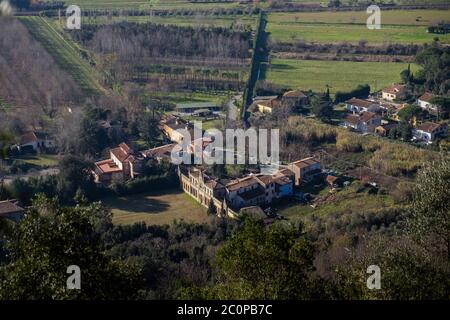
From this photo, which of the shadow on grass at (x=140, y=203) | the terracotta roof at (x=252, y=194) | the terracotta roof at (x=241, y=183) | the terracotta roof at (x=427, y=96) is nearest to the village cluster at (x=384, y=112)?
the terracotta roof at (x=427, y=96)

--

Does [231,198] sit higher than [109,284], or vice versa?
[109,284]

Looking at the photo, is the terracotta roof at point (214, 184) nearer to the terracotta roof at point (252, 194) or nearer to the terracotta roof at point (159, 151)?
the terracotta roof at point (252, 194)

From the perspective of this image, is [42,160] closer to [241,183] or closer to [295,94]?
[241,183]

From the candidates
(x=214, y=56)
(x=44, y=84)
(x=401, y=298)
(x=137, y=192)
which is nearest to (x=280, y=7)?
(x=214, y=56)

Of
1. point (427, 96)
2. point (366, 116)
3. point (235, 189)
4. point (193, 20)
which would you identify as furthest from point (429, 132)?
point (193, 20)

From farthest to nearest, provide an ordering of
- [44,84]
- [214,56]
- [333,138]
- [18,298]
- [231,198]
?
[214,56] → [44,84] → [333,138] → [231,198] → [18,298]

---

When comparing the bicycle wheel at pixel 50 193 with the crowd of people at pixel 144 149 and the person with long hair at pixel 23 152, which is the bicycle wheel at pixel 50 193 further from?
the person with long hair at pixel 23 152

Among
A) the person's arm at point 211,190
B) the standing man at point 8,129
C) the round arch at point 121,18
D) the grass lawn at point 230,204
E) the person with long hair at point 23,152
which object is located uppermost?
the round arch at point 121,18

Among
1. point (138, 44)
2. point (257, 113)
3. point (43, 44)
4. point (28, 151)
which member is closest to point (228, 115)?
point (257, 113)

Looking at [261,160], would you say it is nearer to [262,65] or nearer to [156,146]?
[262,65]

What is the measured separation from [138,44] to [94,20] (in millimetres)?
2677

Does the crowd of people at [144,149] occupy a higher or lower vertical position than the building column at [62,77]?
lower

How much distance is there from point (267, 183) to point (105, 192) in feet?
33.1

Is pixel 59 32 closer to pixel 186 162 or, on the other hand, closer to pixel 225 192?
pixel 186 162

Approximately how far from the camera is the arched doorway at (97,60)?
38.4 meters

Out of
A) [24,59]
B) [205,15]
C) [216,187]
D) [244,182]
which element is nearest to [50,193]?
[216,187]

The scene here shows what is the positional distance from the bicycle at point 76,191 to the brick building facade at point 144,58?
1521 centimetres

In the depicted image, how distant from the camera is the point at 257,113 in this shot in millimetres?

● **What you will do**: Pick out each line of the items above that contains the string "image". Letter case matters.

● **Output**:
From the perspective of this image, is [42,160] closer to [241,183] or closer to [295,94]?
In the depicted image, how distant from the camera is the point at 257,113 in this shot in millimetres?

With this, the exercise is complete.